Entrevistas

Dificuldade é arrumar alguém que esteja disposto a bancar o ajuste fiscal, diz Schwartsman

Na avaliação do ex-diretor do Banco Central, mesmo num cenário positivo, o Brasil vai ter ajuste duro pela frente, de R$ 250 bilhões, pelo menos

Estadão

Ex-diretor do Banco CentralAlexandre Schwartsman diz que o Brasil tem um acerto das contas públicas não trivial pela frente. Mesmo num cenário com hipóteses positivas, ele diz que o País terá de fazer um ajuste de cerca de R$ 250 bilhões para estabilizar a dívida brasileira.

“Vamos fechar este ano e o ano que vem com um déficit de 0,5% do PIB (Produto Interno Bruto). Vou ser bonzinho, porque o estrutural é pior do que isso. Você precisa sair de menos 0,5% do PIB para mais 1,5% do PIB sob hipóteses extraordinariamente favoráveis”, diz. “É fazer um ajuste fiscal, nesse cenário muito positivo, de dois pontos percentuais do PIB. Estamos falando de um ajuste de R$ 250 bilhões.”

Na avaliação de Schwartsman, a agenda do ajuste fiscal já é conhecida. O que falta ao Brasil, afirma, é alguém disposto a levar adiante as medidas necessárias, dado o tamanho da agenda necessária para acertar as contas públicas.

########################################

• **Conjunto de tarefas**
• a. Reproduza, sem nenhuma alteração, o trecho do texto sobre o ajuste fiscal que vai de "Dificuldade é arrumar" até "a dívida brasileira.".
• b. Responda com base no texto sobre o ajuste fiscal:
(i) De quanto, em reais, seria o ajuste necessário para estabilizar a dívida brasileira?
(ii) Qual déficit, em proporção do PIB, Schwartsman prevê para este ano e o ano que vem?
(iii) Segundo Schwartsman, o que falta ao Brasil para acertar as contas públicas?
Os registros não são necessários aqui.

########################################

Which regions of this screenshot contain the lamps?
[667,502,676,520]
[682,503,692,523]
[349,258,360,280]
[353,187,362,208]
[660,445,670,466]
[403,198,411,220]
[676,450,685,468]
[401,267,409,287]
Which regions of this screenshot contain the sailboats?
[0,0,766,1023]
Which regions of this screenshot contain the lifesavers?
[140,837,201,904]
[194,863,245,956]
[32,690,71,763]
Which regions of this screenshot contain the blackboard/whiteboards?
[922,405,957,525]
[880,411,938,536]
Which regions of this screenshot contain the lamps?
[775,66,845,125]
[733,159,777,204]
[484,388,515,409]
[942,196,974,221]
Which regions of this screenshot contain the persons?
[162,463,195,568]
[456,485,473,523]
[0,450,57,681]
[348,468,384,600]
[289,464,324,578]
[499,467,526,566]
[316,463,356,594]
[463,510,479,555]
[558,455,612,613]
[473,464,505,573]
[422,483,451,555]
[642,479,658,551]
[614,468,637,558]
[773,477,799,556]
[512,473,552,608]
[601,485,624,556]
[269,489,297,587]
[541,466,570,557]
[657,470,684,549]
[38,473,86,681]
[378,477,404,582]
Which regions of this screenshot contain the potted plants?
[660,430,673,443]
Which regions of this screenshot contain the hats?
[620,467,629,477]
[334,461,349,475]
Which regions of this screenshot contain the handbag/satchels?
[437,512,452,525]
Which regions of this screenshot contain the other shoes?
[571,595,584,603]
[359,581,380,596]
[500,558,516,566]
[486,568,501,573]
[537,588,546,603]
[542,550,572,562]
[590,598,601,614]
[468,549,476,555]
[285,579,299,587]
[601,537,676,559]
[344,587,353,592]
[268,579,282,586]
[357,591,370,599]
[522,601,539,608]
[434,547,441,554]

########################################

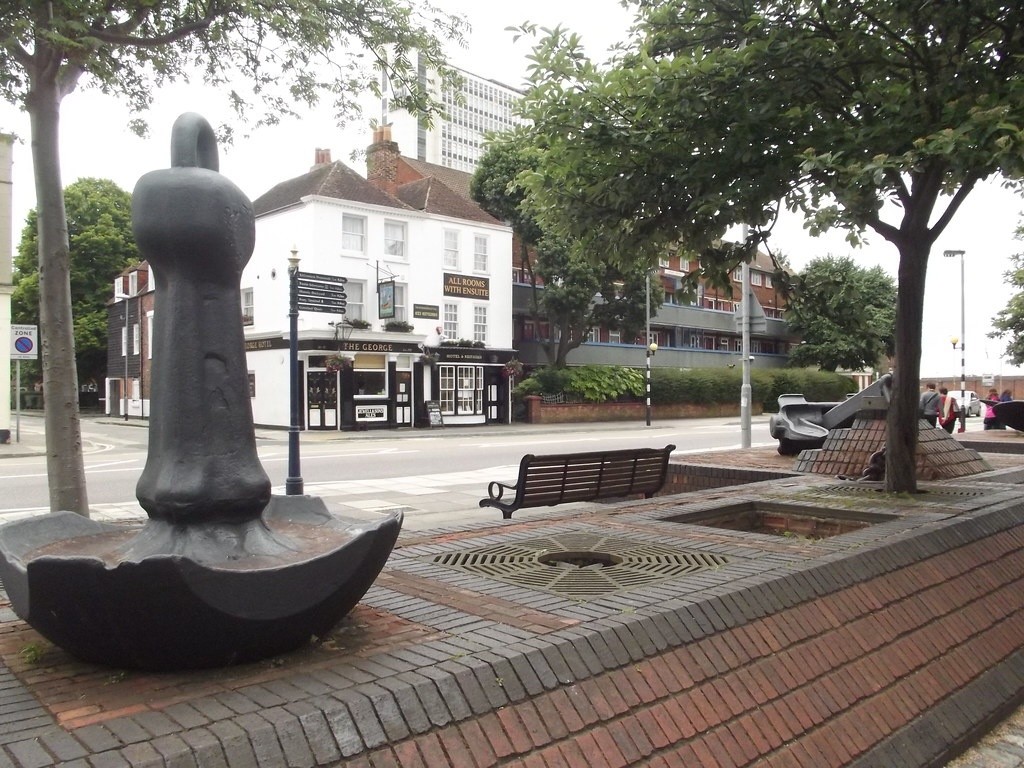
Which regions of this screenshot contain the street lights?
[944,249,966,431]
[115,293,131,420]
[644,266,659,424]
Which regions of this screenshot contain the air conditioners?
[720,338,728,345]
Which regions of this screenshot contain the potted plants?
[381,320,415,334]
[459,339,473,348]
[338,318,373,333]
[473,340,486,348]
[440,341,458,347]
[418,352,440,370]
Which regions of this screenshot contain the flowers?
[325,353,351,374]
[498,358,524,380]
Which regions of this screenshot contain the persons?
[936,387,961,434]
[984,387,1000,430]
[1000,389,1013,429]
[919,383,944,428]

########################################

• **Resultados das tarefas**
• a.
Dificuldade é arrumar alguém que esteja disposto a bancar o ajuste fiscal, diz Schwartsman

Na avaliação do ex-diretor do Banco Central, mesmo num cenário positivo, o Brasil vai ter ajuste duro pela frente, de R$ 250 bilhões, pelo menos

Estadão

Ex-diretor do Banco CentralAlexandre Schwartsman diz que o Brasil tem um acerto das contas públicas não trivial pela frente. Mesmo num cenário com hipóteses positivas, ele diz que o País terá de fazer um ajuste de cerca de R$ 250 bilhões para estabilizar a dívida brasileira.

• b.
(i) Cerca de R$ 250 bilhões.
(ii) Um déficit de 0,5% do PIB.
(iii) Alguém disposto a levar adiante as medidas necessárias.